Benchmarks (rather than willpower) are an ideal way to reach almost all your goals.
Take the example of Ravi Gupta from Sequoia Capital. He aims to keep fit, not just for himself, but to be healthy enough to “run with his young kids”. In an interview, he mentioned how some people love exercise. As you can tell, he's not one of those people.
To keep his weight under check, not only would he need to exercise, but he would also need to eat smarter. His trainer gave him a benchmark: There are 21 meals in a week. If you want to lose weight, 19—or more—of those meals must be good. To maintain your weight, 15-19 of them. If it's less than 15, you're going to gain weight.
Willpower asks you to choose, to make a decision.
If you want to take willpower out of the equation, decision-making must be minimal. It's just a count, instead. You're not deciding if you are going to go for a walk or not. If you step on the street at 6 am, you'll find the people who go for a walk do so based on their benchmark. One of these people we know of is a 65 year 0ld named Eddie.
“If it's raining, I don't walk,” he told us one day.
Eddie wakes up every morning and listens to the sound of precipitation. If it's already raining, he stays indoors. If the rain is in the forecast, he still goes for a walk. The only thing that stops him from walking is if it's raining at the point of departure.
It rains about 180 days in Auckland annually: Guess how many days Eddie stays at home? He's always on the road at 6 am all year long because there are only so many days that it rains at the exact moment he's leaving the door.
Willpower is tiring almost all the time.
It might sound like keeping the expenses to $150 a month or counting how many meals you eat is just another form of willpower. And it's fair to say it does sound like willpower. Yet it spurs people on in a completely different way when they have something numerical.
In some situations where there's nothing to count at all.
You don't say: I'll brush my teeth on five days out of seven. You brush daily; if you don't, there's a fair chance of tooth decay. If you choose to do something every day, that also strips the willpower out of all its strength.
Put another way, if you have to make a decision, then you are going to need willpower. If you don't have to decide, you'll get at least a little bit, if not all, of the work done.
Most times, the ones that meet their goals are the ones with a mantra.
I wake up before 4 am, but that's because I'm at work at 4 am. Do I like to wake up that early? Not really. I envy those who can sleep in until 7 am or later. Even so, it's easy to do nothing, even if I'm up. I can read the news, go through e-mail or even watch Netflix at that early hour.
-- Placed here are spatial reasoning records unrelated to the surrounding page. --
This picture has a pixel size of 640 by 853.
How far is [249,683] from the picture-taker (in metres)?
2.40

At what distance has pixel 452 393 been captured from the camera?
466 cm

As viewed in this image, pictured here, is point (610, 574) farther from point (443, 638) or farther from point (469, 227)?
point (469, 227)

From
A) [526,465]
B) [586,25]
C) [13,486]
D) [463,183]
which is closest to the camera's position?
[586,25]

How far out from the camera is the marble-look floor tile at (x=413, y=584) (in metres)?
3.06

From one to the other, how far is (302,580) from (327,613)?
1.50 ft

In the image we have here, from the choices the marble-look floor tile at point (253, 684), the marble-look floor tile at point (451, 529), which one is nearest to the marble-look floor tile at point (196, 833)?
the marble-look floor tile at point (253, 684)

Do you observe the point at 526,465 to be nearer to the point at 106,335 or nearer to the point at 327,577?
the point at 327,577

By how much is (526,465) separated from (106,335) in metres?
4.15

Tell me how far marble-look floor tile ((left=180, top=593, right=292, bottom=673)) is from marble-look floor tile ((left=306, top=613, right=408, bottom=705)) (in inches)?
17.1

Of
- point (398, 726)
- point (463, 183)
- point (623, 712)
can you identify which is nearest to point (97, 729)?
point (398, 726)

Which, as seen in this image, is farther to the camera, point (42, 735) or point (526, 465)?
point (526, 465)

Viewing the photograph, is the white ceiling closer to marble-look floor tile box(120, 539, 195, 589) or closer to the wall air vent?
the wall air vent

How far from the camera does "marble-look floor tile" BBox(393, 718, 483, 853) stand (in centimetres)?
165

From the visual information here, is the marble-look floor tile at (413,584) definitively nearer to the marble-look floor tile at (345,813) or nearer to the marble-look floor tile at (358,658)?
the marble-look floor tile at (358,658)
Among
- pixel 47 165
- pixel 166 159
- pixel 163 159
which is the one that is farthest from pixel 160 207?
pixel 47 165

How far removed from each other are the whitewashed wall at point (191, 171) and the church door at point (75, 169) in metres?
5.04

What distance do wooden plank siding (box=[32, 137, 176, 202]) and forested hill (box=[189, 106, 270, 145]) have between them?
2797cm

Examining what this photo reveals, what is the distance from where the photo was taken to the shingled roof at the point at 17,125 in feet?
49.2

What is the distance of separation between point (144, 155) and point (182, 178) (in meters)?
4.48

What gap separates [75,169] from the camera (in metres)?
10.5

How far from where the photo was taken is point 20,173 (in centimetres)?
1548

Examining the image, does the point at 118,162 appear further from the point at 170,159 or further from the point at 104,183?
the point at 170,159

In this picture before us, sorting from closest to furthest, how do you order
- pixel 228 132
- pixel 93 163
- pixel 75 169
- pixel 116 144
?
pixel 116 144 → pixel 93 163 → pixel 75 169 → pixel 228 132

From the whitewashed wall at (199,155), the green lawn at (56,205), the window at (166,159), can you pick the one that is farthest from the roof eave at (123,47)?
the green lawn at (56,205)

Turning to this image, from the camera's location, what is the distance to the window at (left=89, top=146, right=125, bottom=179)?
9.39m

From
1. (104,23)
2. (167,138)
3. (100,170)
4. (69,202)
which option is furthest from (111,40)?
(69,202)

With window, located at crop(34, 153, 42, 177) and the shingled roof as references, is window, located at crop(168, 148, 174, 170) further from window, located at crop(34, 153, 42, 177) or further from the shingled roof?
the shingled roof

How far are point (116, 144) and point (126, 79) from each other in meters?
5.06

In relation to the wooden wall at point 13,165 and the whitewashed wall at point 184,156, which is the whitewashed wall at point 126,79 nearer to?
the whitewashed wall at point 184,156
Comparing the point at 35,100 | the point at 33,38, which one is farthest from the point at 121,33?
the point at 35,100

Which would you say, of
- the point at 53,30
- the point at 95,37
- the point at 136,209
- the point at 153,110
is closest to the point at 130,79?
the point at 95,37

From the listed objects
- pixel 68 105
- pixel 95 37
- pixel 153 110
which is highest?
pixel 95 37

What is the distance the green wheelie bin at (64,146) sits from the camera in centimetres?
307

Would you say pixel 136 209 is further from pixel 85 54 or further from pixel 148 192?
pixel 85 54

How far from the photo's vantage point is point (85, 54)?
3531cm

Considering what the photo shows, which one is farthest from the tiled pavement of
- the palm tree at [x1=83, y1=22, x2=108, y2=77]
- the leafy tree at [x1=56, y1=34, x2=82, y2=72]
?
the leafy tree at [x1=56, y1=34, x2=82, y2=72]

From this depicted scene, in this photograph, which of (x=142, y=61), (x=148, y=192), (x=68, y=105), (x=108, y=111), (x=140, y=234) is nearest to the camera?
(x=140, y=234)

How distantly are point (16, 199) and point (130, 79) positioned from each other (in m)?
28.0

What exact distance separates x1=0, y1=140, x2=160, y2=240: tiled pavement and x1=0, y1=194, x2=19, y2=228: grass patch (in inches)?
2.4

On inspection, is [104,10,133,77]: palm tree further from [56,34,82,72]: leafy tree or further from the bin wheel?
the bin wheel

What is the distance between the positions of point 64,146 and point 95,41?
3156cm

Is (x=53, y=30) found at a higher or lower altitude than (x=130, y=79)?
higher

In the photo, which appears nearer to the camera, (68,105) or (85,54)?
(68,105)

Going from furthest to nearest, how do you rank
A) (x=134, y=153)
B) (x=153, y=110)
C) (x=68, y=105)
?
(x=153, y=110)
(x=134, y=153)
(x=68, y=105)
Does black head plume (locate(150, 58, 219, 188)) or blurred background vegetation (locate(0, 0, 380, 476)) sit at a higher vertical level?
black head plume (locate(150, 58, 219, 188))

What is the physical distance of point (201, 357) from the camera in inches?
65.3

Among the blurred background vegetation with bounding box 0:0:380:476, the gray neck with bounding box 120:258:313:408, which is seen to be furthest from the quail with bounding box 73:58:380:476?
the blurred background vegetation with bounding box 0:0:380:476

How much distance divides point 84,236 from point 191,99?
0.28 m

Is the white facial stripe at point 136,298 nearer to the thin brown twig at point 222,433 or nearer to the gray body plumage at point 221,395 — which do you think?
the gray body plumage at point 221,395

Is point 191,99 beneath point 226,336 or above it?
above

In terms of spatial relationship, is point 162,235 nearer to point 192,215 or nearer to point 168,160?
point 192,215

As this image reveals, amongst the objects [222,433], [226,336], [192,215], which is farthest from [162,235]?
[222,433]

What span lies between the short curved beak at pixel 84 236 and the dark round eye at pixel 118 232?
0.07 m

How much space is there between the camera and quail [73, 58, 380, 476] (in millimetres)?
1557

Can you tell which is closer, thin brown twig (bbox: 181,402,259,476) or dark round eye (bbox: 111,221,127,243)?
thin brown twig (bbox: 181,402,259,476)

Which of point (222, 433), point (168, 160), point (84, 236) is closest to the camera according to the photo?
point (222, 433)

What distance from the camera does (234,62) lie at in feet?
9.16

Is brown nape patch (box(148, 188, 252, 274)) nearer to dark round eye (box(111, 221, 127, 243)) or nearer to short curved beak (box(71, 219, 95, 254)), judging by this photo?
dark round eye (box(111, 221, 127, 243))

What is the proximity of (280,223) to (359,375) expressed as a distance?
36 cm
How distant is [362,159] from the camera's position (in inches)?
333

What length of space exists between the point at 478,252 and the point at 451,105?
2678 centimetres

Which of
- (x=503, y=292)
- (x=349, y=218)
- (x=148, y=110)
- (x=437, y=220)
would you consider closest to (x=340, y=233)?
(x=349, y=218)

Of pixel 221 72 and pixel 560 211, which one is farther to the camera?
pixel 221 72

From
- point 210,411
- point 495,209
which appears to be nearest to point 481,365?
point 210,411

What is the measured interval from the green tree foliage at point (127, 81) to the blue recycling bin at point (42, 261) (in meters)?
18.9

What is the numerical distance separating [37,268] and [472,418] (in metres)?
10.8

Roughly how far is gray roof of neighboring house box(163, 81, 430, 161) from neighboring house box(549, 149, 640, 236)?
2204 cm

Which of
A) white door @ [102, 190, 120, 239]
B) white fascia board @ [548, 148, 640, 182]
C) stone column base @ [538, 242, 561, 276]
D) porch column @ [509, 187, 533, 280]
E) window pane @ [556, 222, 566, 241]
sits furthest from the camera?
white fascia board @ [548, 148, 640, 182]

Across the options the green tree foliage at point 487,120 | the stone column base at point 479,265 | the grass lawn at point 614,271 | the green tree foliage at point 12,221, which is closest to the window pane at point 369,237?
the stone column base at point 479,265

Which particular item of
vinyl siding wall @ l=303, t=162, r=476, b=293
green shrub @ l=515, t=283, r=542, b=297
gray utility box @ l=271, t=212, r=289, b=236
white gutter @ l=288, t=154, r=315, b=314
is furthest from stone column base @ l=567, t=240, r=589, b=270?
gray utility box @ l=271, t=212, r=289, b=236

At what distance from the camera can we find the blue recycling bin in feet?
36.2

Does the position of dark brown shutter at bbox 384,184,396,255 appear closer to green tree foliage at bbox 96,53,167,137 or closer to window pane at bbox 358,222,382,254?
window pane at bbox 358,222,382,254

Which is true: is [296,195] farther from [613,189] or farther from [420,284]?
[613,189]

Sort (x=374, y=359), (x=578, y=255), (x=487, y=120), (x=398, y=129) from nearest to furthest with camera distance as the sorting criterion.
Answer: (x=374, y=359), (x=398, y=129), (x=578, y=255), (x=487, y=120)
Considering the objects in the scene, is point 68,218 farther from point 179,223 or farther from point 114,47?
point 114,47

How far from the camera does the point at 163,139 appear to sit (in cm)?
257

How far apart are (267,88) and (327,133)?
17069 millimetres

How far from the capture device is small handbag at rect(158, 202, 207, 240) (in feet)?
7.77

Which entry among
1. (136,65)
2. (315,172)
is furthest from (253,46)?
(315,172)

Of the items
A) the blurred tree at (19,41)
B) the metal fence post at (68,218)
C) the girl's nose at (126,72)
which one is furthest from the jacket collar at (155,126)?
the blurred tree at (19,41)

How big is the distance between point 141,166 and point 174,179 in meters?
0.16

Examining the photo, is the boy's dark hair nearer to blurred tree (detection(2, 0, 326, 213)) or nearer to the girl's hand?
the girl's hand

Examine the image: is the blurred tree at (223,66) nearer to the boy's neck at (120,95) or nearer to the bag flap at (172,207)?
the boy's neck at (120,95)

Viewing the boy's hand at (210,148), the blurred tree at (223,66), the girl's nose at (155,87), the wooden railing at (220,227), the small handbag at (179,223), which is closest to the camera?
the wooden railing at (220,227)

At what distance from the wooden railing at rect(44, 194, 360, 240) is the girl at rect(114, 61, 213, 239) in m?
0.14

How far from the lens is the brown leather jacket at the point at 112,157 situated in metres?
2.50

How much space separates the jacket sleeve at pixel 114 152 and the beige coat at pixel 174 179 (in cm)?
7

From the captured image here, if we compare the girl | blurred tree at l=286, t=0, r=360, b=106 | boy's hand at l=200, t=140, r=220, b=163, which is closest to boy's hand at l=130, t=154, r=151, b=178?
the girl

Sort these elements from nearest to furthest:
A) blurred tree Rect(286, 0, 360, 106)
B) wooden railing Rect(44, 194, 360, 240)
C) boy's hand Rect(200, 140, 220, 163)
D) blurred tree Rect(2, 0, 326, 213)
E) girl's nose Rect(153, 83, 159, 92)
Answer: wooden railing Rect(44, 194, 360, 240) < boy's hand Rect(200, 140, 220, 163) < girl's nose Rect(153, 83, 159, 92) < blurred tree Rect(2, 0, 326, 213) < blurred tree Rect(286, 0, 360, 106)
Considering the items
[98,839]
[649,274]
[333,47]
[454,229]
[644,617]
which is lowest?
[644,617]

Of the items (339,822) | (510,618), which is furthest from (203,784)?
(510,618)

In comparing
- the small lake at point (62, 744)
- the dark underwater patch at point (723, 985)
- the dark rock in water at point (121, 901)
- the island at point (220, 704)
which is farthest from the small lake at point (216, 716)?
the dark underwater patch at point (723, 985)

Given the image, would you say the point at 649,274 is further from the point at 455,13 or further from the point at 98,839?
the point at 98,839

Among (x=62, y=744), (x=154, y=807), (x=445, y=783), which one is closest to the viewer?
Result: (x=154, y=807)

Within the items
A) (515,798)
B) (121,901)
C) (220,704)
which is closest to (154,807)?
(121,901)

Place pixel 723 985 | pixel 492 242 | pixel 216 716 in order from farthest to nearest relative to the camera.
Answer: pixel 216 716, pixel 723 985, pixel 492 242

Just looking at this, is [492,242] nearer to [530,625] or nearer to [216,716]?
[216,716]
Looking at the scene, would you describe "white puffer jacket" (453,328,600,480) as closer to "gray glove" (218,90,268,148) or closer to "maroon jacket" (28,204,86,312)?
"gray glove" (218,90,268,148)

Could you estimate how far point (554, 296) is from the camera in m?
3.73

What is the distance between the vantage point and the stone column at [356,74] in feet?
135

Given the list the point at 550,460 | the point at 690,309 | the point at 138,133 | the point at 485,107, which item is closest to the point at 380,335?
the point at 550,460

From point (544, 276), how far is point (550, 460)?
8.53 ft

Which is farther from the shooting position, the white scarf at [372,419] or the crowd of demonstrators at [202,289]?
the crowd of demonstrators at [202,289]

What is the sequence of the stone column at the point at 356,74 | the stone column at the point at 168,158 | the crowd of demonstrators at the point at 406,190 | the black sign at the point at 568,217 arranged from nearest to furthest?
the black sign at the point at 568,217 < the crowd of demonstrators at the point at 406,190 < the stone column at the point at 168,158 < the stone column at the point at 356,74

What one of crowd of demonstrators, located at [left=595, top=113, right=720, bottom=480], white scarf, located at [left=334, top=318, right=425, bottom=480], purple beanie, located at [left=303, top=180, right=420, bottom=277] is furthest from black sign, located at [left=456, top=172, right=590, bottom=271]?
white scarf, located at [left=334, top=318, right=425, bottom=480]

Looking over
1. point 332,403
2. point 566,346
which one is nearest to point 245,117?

What gets me to get out of bed and go to the office in the dark morning? It's simply a mantra I have that goes like this: successful people hate doing the same things that unsuccessful people hate doing, but they do it anyway.
The mantra takes the decision-making away from my hands.
I don't have to decide because it's constantly reminding me that I have to get to work or I won't do what I have set out for the day. That very same mantra plays a reverse role when I'm on holiday and often seem to sleep in until almost 5:30 am 🙂
The success when I'm on vacation is to sleep in as much as possible. In both cases, the main factor isn't willpower. It's the absence of decision-making. If you have to make a decision, you're already putting yourself in a position where there's a greater chance of failure because willpower is tiring.
There will be days when I throw the mantra, numbers and willpower in the garbage
On some days you're too overwhelmed, or just too tired. I find that I eat too much on those days. I rustle through the snack boxes; I dig up the cheese from the fridge; if there's icecream I'll probably have several helpings. Everyone is entitled to their little breakdown from time to time.
However, on most days, things go smoother simply because there's a system in place. It's not easy—which is why it's almost always a struggle, but without a tiny system of this nature, all we end up doing is reading one more book, one more article on habits, and not getting things done.
Get yourself a mantra or a numerical benchmark. Try it. It's worth the tiny effort.